The Waiting of Holy Saturday

Entrance to Church of the Sepulchre,
where tradition says Jesus died and was buried
Today is Holy Saturday, the day between Good Friday and Easter Sunday.  I keep seeing things on Facebook starting to celebrate Easter, and it seems too soon for me.  I wonder what that it was like for the women and disciples on the day after Jesus died.

I imagine them huddled together, maybe in the same upper room where just a few days before they had celebrated Passover together or maybe they went back to Mary, Martha, and Lazarus’ home in Bethany.  It was the Sabbath, so maybe they went to the local synagogue to pray.  I wonder if they could get the words off their tongue, or if they just got stuck in their throat.  Or maybe they stayed at home so the religious authorities wouldn’t decide to come for them next.

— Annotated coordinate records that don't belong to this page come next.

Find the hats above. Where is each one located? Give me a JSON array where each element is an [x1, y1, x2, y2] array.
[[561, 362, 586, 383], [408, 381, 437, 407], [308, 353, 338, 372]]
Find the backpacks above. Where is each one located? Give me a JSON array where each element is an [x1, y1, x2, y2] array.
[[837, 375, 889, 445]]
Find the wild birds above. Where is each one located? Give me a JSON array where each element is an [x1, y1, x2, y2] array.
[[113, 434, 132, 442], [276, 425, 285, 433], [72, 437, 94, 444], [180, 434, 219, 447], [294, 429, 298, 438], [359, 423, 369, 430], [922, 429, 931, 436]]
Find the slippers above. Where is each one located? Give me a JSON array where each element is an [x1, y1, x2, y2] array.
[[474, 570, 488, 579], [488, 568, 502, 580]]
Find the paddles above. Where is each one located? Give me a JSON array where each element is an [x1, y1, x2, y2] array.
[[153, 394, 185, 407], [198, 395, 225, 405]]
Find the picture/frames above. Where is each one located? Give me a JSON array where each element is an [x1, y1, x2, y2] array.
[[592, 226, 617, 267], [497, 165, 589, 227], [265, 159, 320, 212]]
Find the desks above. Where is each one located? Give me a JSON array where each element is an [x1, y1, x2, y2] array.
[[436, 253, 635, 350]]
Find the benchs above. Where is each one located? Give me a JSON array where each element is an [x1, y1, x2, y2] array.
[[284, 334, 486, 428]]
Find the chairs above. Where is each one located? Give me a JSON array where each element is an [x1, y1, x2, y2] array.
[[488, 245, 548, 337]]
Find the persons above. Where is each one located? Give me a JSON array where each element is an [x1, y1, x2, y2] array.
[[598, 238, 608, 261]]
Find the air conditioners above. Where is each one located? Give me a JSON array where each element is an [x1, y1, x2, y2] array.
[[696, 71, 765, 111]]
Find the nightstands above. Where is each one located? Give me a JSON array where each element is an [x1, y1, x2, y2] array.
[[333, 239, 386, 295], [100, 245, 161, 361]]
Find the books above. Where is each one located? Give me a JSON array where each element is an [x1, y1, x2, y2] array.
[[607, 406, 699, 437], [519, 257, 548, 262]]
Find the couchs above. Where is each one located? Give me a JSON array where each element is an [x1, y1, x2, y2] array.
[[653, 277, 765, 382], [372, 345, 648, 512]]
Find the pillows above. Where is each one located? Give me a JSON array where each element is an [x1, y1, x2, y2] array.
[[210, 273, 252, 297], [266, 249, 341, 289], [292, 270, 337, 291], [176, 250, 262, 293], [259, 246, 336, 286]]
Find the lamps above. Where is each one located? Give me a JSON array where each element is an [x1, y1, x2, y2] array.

They were grieving.  There was no other choice.  They couldn’t know that when the women went to the tomb the next morning, they would find it empty.  They couldn’t even dream that it would be a possibility.  And so they waited, full of grief and questions.  Unsure of what was happening.  Unable to see beyond the darkness.

There are times in life that feel like that day.  When darkness and questions surround us and we can’t see what the future might hold.  Times of waiting and wondering, when we can’t see beyond the darkness that surrounds us.  

For the women and the disciples, God was working in an amazing way.  Preparing to change the world with the resurrection.  But they couldn’t see that yet. 

This week, I found this quote: "We thought waiting was a parenthesis. It was not. God was working, only we couldn't see it" (The Emotionally Healthy Church by Peter Scazzero, pg. 173).  God was working on Holy Saturday.  I trust that God works in the dark times of our lives, the times that feel like parenthesis, the times we can’t see beyond the darkness. 

I don’t want to skip to celebrating the resurrection yet, because the times of waiting and wondering are important.  They are times that the Holy Spirit can work in us, preparing for new things to come.